Scott: Was there ever?

Zappa: There must have been something there in the beginning. I don't know where it all went but it's gone except in the hearts of a few young people who just don't know any better. It hasn't been bred out of them yet. They haven't worked at someone's factory long enough.

Scott: Do you think we're at some sort of destiny kind of time?

Zappa: Yes, it's about time for something to happen.

Scott: As nonchalant as that?

Zappa: Sure, it's a social revolution. I don't like to think of destiny as: TA-TA-Da, DESTINY! It's going to happen and if you are involved in it you can carry out your role. I just have a feeling I'm supposed to do certain things, they feel natural to me, so I do them. Like electing a Negro president.

Scott: So, today youth has a choice where before there wasn't?

Zappa: Yes, I think if a person has the guts to say that nobody can stop him from what he wants to do, he can do it. I think a lot of parents are just pawns. I wouldn't be the way my father was. He had a fairly decent mind, but he was not in a position to break the chain because he had a family to support. He was an immigrant and there's sort of an immigrant mentality that says they have to make it in the new country.

Scott: How did they get that way?

Zappa: People allow themselves to be victimized. Most people are "other directed." They are born followers and that's all they want to do. It's comfortable. They want to be a part of whatever everyone else is following – "just let me be in there."

Scott: What about the guy who gets stuck with a gun in Viet Nam?

Zappa: He is a prime example of the pawn. The draft and that whole military end of government is not just the defense of the country anymore. It's a little more important now than it ought to be in view of how the constitution was originally set up. It looks like it's pushing too much weight around. Formulating our moral policies, which I don't agree with.

WORKABLE ANARCHY

Scott: What would you have our moral policy be?

Zappa: I don't think there should be one set policy until 100% of the population is well educated, clean and comfortable. There can be no such thing as a workable anarchy – which would be very spiffy.

Scott: What do you mean by "workable anarchy"?

Zappa: A condition wherein there is no government, but things still run because people have a sense of responsibility.

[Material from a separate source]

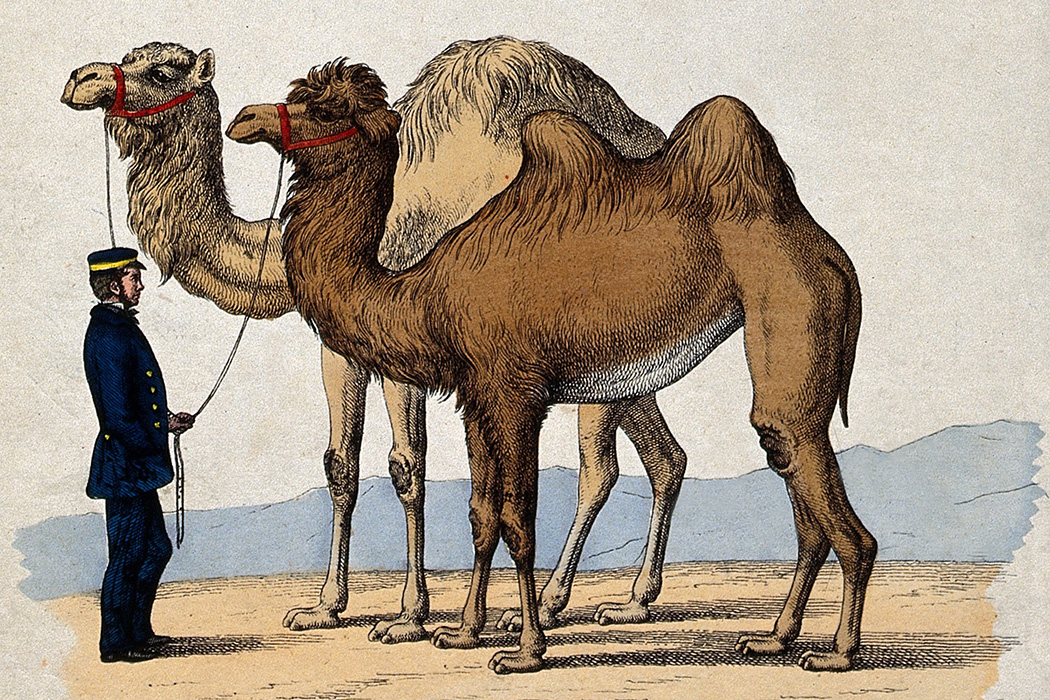 A man in a uniform holding a camel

In other words, to breed individual leadership into everyone in the country so they would not have to worry about some smiling idiot who used to be on Death Valley Days running the country for them.

Scott: Is that the goal?

Zappa: It would be a nice goal. There may be a bunch of other solutions. I'm not a political theorist, I'm just a musician. I don't like to keep rapping on subjects that are not my main field. I'm just an appliance. I just help make things happen – I'm a dishwasher.

Scott: How old are you?

Zappa: 27.

Scott: I thought you were older.

Zappa: No, I'm just skinnier.

Scott: You seem to be hung-up on San Francisco. It's mentioned several times in the songs on "Money."

Zappa: The reason it pops up so often is that the album was recorded last summer and designed to be released immediately. It was supposed to hit the market as a parody of Flower Power and San Francisco.

LIVERPOOL OF THE WEST COAST

Scott: What about San Francisco?

Zappa: I was around when they were just beginning to manufacture that whole scene. In fact, when the Mothers were first starting out they invited us to move to San Francisco and get in on all the "Hot Action." The Family Dog had a scene going with some local lawyers and businessmen and they were going to make it the Liverpool of the West Coast. Granted, they had a lot of the raw materials but it did take some human engineering and a little convincing for some of the monied forces to make it come off as a scene. Places like the Avalon and the Fillmore just don't happen without some kind of money. So, it wasn't just a bunch of hairy folk who got together and "we're just going to live here and do our thing."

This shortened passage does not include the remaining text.